Given A = { f , o , x } and B = { c , o , w } , we form all possible pairs.
The resulting set A × B is {( f , c ) , ( f , o ) , ( f , w ) , ( o , c ) , ( o , o ) , ( o , w ) , ( x , c ) , ( x , o ) , ( x , w )} .
Therefore, A × B = {( f , c ) , ( f , o ) , ( f , w ) , ( o , c ) , ( o , o ) , ( o , w ) , ( x , c ) , ( x , o ) , ( x , w )} .
Explanation
Understanding the Problem We are given two sets, A = { f , o , x } and B = { c , o , w } . We need to find the Cartesian product of these sets, A × B and B × A . The Cartesian product A × B is the set of all ordered pairs ( a , b ) where a is an element of A and b is an element of B . Similarly, B × A is the set of all ordered pairs ( a , b ) where a is an element of B and b is an element of A .
Calculating A x B To find A × B , we take each element of A and pair it with each element of B . So, we have:
( f , c ) , ( f , o ) , ( f , w )
( o , c ) , ( o , o ) , ( o , w )
( x , c ) , ( x , o ) , ( x , w )
Therefore, A × B = {( f , c ) , ( f , o ) , ( f , w ) , ( o , c ) , ( o , o ) , ( o , w ) , ( x , c ) , ( x , o ) , ( x , w )} .
Calculating B x A To find B × A , we take each element of B and pair it with each element of A . So, we have:
( c , f ) , ( c , o ) , ( c , x )
( o , f ) , ( o , o ) , ( o , x )
( w , f ) , ( w , o ) , ( w , x )
Therefore, B × A = {( c , f ) , ( c , o ) , ( c , x ) , ( o , f ) , ( o , o ) , ( o , x ) , ( w , f ) , ( w , o ) , ( w , x )} .

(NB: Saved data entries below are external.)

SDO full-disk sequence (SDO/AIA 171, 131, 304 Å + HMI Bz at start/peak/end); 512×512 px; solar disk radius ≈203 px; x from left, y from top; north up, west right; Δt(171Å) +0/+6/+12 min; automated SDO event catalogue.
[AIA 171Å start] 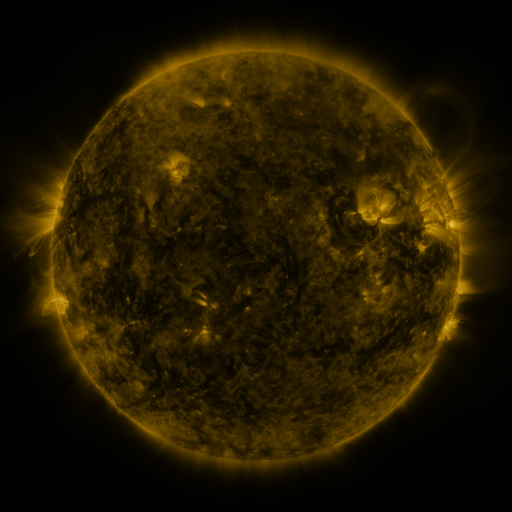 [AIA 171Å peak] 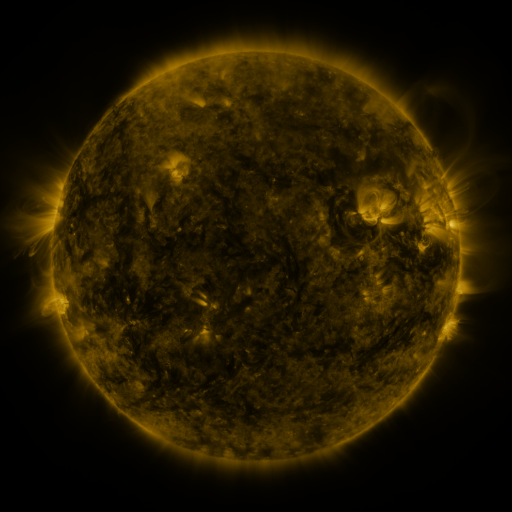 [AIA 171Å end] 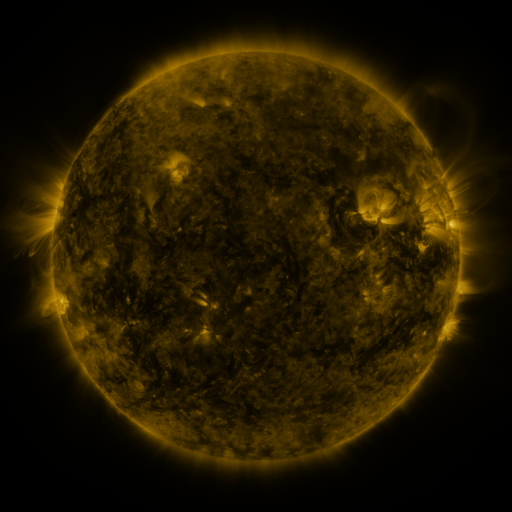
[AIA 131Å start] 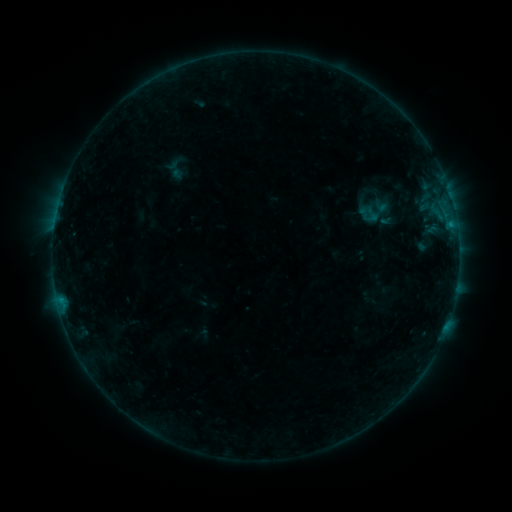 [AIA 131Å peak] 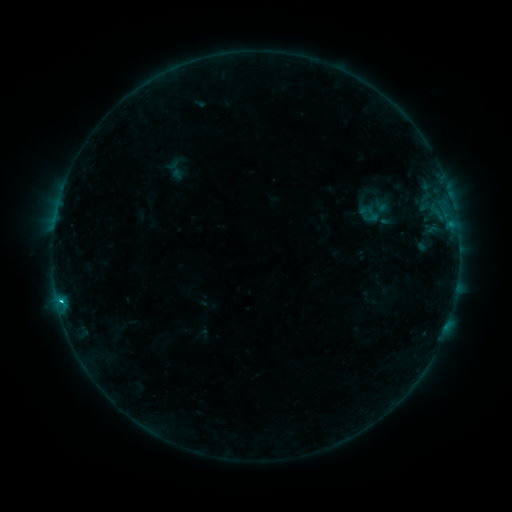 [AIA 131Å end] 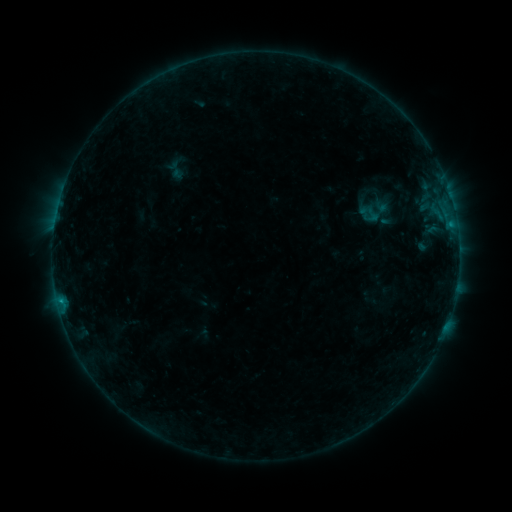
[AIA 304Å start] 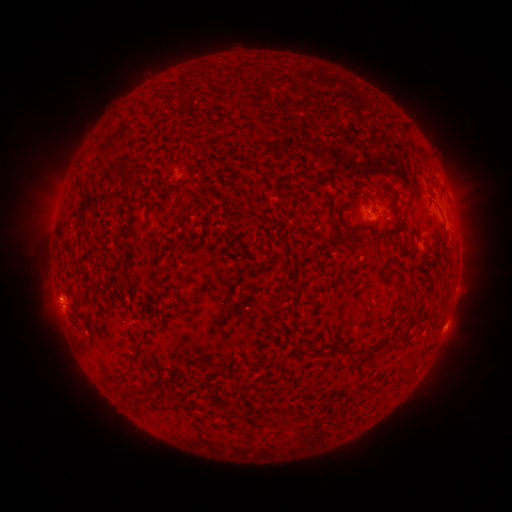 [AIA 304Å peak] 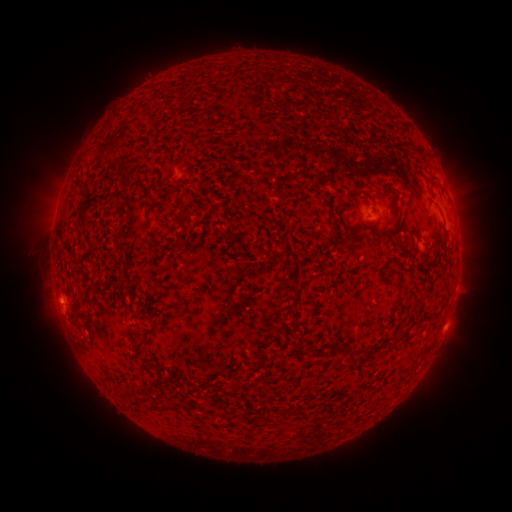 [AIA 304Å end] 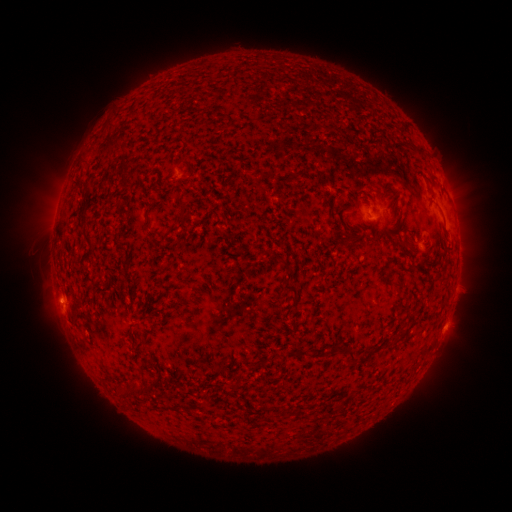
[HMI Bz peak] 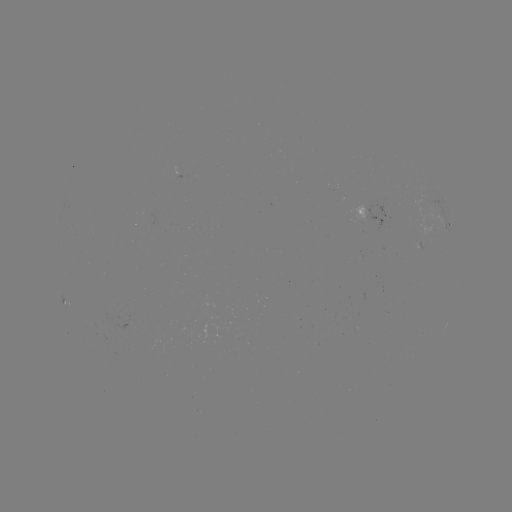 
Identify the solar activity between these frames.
C1.0 flare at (61, 301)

Final Answer for A x B The Cartesian product A × B is the set of all ordered pairs ( a , b ) where a ∈ A and b ∈ B . In our case, A = { f , o , x } and B = { c , o , w } . Thus, A × B = {( f , c ) , ( f , o ) , ( f , w ) , ( o , c ) , ( o , o ) , ( o , w ) , ( x , c ) , ( x , o ) , ( x , w )} .
Examples
Understanding Cartesian products is fundamental in computer science, especially in database management and relational algebra. For instance, if you have a table of customers and a table of products, the Cartesian product would generate all possible combinations of customers and products. While this isn't directly useful, it's a building block for more complex operations like joins, which link related data based on specific criteria. This concept helps in creating comprehensive datasets for analysis and decision-making.